Alarmed by precisely this sort of activist-led pressure, several states have moved to pass laws that prohibit the extension of government contracts to companies that discriminate against the firearms industry. These rules are welcome, but they might be even more effective if they held, instead, that the state will decline to do business with any company that discriminates against the providers of any legal product.

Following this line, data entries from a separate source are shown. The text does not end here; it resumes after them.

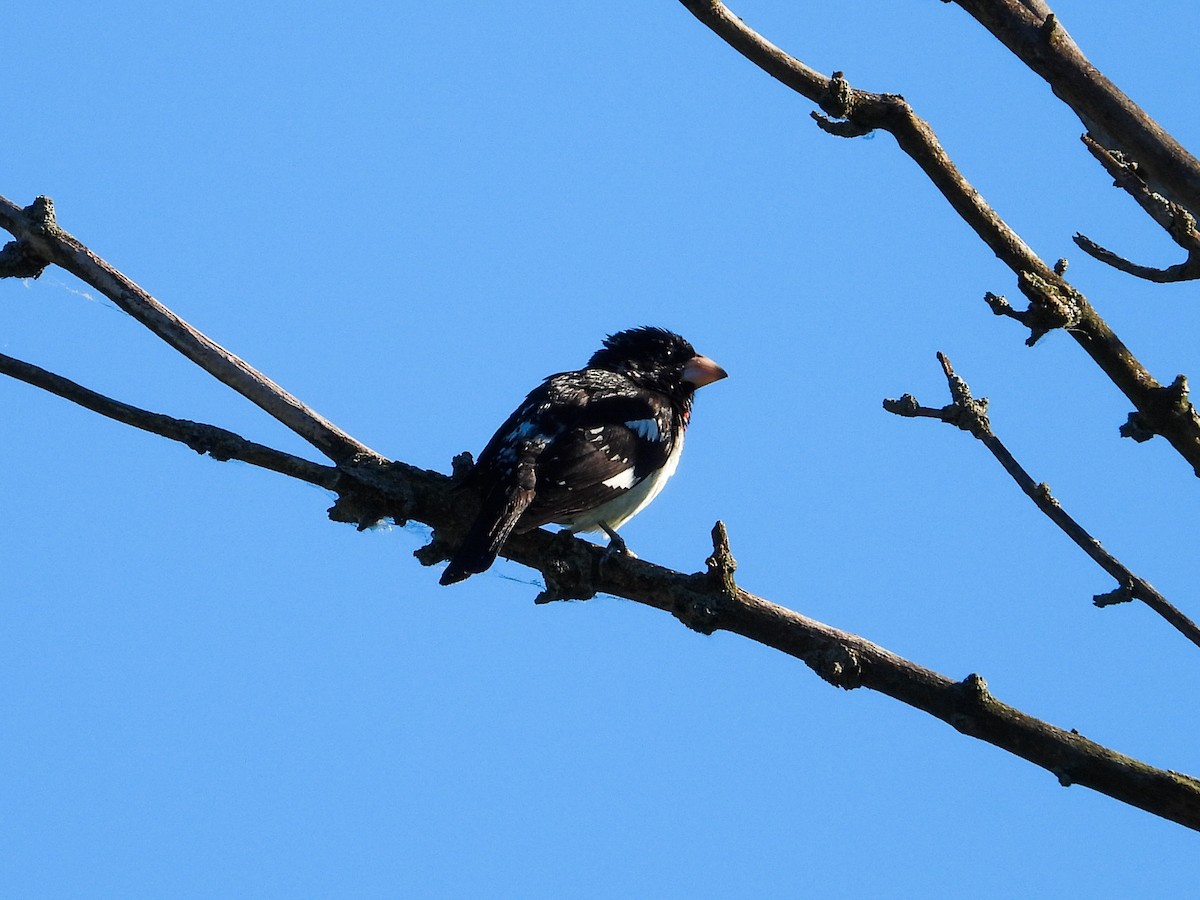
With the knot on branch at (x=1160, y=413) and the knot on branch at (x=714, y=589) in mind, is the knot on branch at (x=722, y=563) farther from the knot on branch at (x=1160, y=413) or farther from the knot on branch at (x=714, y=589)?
the knot on branch at (x=1160, y=413)

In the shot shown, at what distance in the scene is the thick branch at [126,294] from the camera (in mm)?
4410

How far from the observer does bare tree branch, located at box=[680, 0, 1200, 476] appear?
3885 millimetres

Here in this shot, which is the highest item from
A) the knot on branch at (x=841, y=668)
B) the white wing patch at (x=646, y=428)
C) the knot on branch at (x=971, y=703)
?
the white wing patch at (x=646, y=428)

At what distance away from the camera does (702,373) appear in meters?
7.66

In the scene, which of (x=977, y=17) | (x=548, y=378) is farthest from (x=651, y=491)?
(x=977, y=17)

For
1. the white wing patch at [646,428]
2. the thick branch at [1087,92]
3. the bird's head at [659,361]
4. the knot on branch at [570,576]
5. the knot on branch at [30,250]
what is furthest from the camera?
the bird's head at [659,361]

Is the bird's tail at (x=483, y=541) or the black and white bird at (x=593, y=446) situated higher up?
the black and white bird at (x=593, y=446)

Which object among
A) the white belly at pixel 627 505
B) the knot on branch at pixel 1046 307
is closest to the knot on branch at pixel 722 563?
the knot on branch at pixel 1046 307

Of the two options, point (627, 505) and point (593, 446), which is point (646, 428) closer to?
point (627, 505)

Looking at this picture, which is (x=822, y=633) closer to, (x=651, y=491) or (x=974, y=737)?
(x=974, y=737)

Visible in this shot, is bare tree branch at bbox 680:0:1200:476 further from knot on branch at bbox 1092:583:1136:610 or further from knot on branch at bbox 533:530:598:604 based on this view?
knot on branch at bbox 533:530:598:604

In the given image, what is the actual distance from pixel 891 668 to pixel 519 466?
6.37ft

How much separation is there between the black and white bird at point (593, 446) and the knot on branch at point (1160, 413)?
7.17ft

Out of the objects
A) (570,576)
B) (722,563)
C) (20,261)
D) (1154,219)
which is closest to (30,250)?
(20,261)
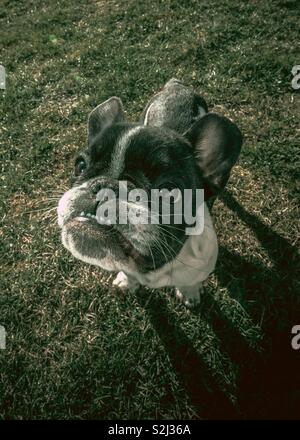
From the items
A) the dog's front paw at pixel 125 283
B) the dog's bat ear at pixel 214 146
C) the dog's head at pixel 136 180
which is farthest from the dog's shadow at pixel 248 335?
the dog's bat ear at pixel 214 146

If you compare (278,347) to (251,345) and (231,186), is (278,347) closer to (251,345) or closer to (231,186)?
(251,345)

Recently, the city of Los Angeles was reprimanded in court for demanding that any contractor who wishes to do business with the city must disclose its ties to the National Rifle Association. There is clearly a considerable moral difference between a law that seeks to punish contractors for their political relationships and a law that seeks to prohibit such punishment. And yet, practically, and tactically, a content-neutral rule that had contained exceptions only for religious liberty would be more likely both to survive in the courts and to remain intact when control of the government changes hands.

Whatever they choose to do, it will be important for advocates of the Second Amendment to remember that, while the gun-control movement may have changed its approach, our remedy is the same: To use the many different sorts of power that we have at our disposal.

Economically, we have the power to patronize and invest in businesses that share our values. Entrepreneurially, we have the power to build companies that can serve firearms-related industry. Politically, we have the power to prevent government entities from pressuring certain companies to change their behavior. And, on top of it all, we have our voices, which we can use to say that most-useful of all words: “No.”